Blogging is my therapy. Journaling where I REALLY am, those prayers to God, has been a solace. I feel heard, validated. There’s a few people I can be my absolute truest self to. That matters.
And yes, this is not just an emotional thing with great spiritual impact, but a physical one as well. That’s where the right meds can help. I’m a big advocate of taking care of the whole physical end of anxiety with no guilt or shame or excuses.
It is what it is. And thankfully, we’re defined by our Savior, not our symptoms.
Praying that you will continue to build a healing community around you, and that you will pass through this valley of the shadow, and come out the other end so much stronger than ever before.
You’re in my prayers even as we speak. I miss reading your words, hearing your heart.
Beth Williams says
Alia Joy,
Last year I was stressed out. It got so bad in June that each day I woke up with knots in my stomach wanting to throw up and couldn’t eat. I would go to work and eat later. To much going on with my aging dad moving to assisted living & many illnesses, hubby about to lose his job, and me dreading my job and certain co-workers. Thankfully God has seen me through that time!

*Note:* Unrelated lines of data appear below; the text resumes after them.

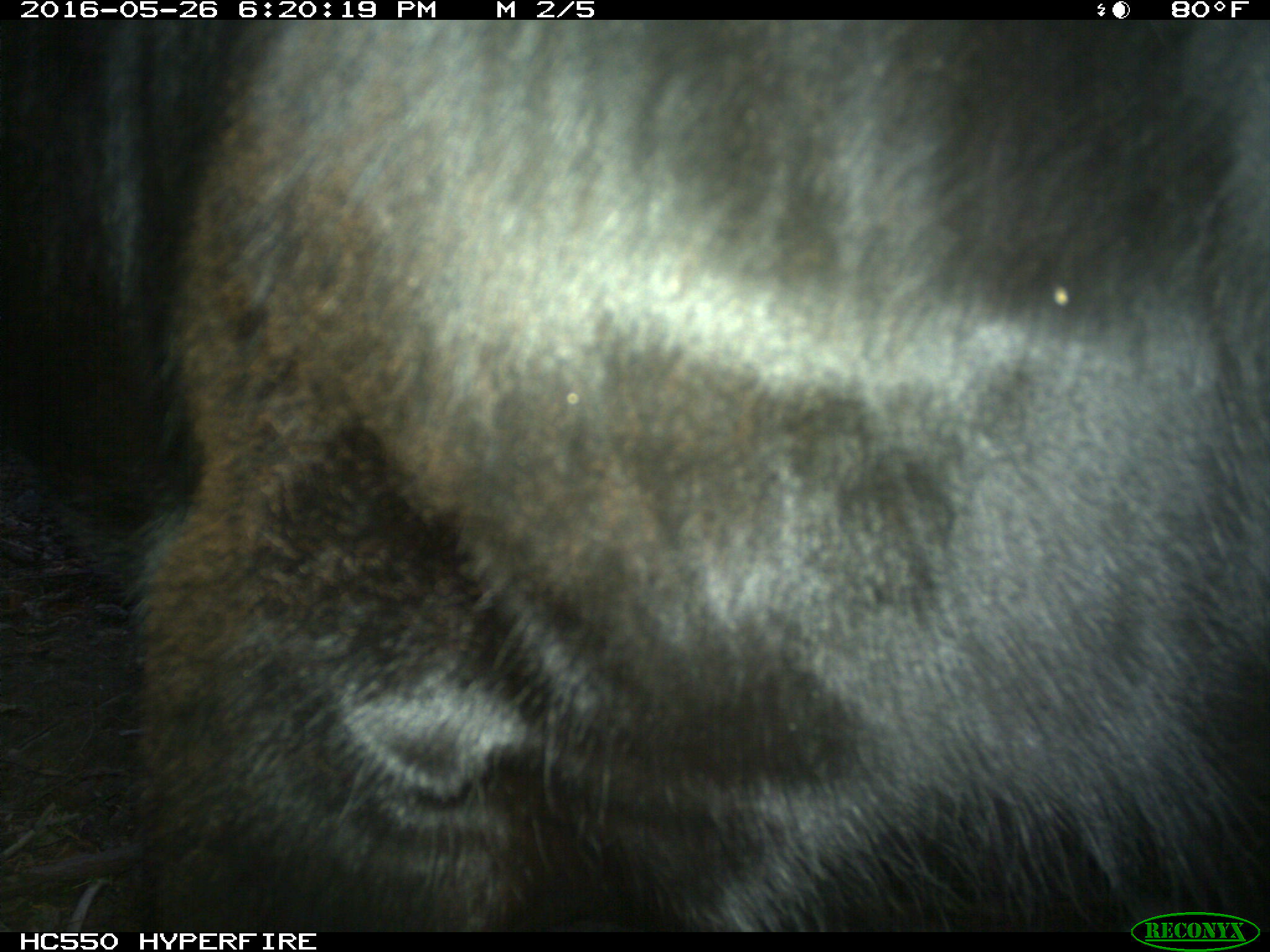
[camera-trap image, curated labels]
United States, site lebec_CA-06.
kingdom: Animalia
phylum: Chordata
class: Mammalia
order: Artiodactyla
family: Bovidae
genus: Bos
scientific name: Bos taurus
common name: domestic cow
Bos taurus (domestic cow).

I pray for healing of your mind, body and soul!! I want peace to enter you life and for you to have joy once again!!
(((Hugs)))
Blessings 🙂
Marty says
Such a beautiful, honest, raw post. Thank you so much for sharing your heart.
Kristin S says
Yes, yes, and yes. Hunted.
Casey says
How glad I am to have come across this post! I am often ashamed of myself for letting anxiety consume me. I think to myself that I should be grateful for what I do have and that I have a God who loves and cares for me, who will supply my every needs and who gives me no reason to worry. Oftentimes it is the guilt that I feel that plunges me even deeper. No matter where I go–even sitting in church service–I feel the anxiety hunting me, waiting to take a shot at me and hit me right in the heart. Because of this post, I am reminded that this is an illness. I did not ask for this and as you said, there is no more I can do to get rid of it than someone with a physical “non-invisible” illness. Just because it is seemingly unseen, does not mean that it is not real.
Thank you so much for this. <3
feederofbirds says
Thank you for your honesty in this post. Will you please pray for me? Anxiety and depression become a part of my life this past year and I desperately need Hope. I recently finished 23 years of staying home and homeschooling my children and now feel very lost and afraid.